Pemuda secara langsung terpengaruh oleh pemahaman terkait kesehatan mental yang ada dimasyarakat, dan program YAR-TSRA menyediakan platform penting bagi mereka untuk berkontribusi pada perumusan kebijakan terkait isu ini. Peserta YAR-TSRA secara kritis menerapkan perspektif ini pada konteks lokal dengan isu-isu kesehatan mental seperti depresi pasca-melahirkan di Posyandu dan dinamika hubungan yang tidak sehat (toxic relationship) di kalangan remaja. Semangat mereka untuk menghilangkan stigma terlihat jelas dalam proyek penelitian YAR-TSRA, di mana mereka secara universal mendorong dukungan kesehatan mental yang lebih baik.

2. Masa Depan Digital yang Setara

Transformasi digital yang cepat tidak hanya meningkatkan efisiensi dan menciptakan peluang baru, tetapi juga memperlebar kesenjangan. Di Indonesia, literasi digital masih menjadi tantangan signifikan bagi komunitas marjinal, terutama bagi UMKM. Kelompok YAR-TSRA mengkaji celah ini dan mengusulkan solusi praktis untuk menciptakan ekosistem digital yang lebih inklusif di Indonesia.

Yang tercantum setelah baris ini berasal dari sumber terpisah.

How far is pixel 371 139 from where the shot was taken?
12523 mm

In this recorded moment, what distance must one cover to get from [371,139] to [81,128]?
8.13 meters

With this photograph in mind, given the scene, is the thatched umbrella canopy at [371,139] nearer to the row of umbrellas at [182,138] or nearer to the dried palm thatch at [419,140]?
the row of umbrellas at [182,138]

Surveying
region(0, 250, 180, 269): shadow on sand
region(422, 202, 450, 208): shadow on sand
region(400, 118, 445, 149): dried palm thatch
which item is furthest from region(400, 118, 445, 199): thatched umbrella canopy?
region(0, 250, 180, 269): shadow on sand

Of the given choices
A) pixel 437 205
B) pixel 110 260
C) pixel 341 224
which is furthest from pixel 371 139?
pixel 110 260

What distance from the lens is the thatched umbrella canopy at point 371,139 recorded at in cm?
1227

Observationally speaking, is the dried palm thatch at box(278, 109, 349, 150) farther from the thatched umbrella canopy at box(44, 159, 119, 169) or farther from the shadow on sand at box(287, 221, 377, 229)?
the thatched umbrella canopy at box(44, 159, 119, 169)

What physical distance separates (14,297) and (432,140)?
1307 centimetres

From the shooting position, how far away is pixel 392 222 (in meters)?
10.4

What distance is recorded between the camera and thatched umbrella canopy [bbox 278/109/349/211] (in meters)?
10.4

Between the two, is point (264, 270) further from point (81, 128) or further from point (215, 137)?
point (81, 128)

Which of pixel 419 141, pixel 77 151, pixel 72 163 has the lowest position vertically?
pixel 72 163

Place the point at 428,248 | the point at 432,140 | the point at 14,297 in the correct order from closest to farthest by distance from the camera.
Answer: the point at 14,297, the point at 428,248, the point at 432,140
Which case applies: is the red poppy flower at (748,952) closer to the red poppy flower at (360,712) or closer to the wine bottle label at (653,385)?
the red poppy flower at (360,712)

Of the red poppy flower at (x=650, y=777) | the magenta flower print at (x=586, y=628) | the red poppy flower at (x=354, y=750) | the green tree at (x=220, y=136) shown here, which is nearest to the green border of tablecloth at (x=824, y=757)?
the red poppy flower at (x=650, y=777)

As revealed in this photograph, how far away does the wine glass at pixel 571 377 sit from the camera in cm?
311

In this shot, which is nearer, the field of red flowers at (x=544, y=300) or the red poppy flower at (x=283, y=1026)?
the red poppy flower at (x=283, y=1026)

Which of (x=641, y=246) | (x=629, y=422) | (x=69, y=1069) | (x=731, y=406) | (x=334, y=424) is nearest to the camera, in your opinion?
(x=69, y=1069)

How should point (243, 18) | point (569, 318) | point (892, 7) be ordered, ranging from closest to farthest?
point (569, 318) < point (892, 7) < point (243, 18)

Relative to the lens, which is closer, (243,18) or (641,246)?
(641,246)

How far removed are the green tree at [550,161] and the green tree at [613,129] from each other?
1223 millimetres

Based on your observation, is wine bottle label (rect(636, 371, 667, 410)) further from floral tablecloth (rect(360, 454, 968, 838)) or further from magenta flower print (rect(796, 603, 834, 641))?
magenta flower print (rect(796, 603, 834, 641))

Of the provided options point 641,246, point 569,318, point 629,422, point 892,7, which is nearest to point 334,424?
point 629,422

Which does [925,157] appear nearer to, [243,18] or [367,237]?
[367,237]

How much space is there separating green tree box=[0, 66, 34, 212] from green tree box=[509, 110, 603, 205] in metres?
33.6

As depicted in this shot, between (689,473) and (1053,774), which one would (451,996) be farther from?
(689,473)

3. Pendidikan Inklusif Transformatif

Pendidikan adalah jalur kehidupan bagi komunitas yang terpinggirkan, namun ketidaksetaraan sistemik sering kali menghambat akses yang inklusif. Melalui penelitian, peserta YAR-TSRA mengusulkan solusi kreatif untuk meningkatkan akses pendidikan di seluruh Nusantara. Mereka menganalisis isu-isu sosial yang krusial, salah satunya meliputi penerapan pendidikan holistik untuk melibatkan siswa Papua yang terpinggirkan di Bogor. Hasil kerja mereka menyoroti potensi transformatif pendidikan inklusif untuk memberdayakan komunitas yang kurang terlayani.

4. Solusi Iklim Inovatif

Perubahan iklim adalah ancaman nyata—merupakan krisis mendesak yang memengaruhi kehidupan dan mata pencaharian saat ini. Salah satu isu paling krusial adalah mendorong penerapan solusi inovatif terhadap perubahan iklim. Mulai dari penggunaan residu biodigester sebagai pupuk di Jatinangor hingga penanganan emisi UMKM di Yogyakarta, penelitian tahun ini menggarisbawahi pentingnya solusi lokal dalam menghadapi tantangan global. Penelitian mahasiswa ini memberikan wawasan praktis tentang praktik berkelanjutan yang melindungi komunitas sekaligus menjaga kelestarian planet.Penelitian yang dipimpin oleh pemuda sangat penting untuk menciptakan riset ilmiah yang inklusif, mencerminkan beragam perspektif dan pengalaman kaum muda. Pendekatan ini juga menawarkan cara baru yang dapat membentuk kebijakan dan legislasi berbasis bukti, memastikan suara kaum muda didengar dalam proses pengambilan keputusan. UNESCO dan Tanoto Foundation dengan bangga mengumumkan selesainya program YAR-TSRA tahun kedua di Indonesia, yang berhasil mengangkat suara pemuda Indonesia dalam penelitian dan pembuatan kebijakan.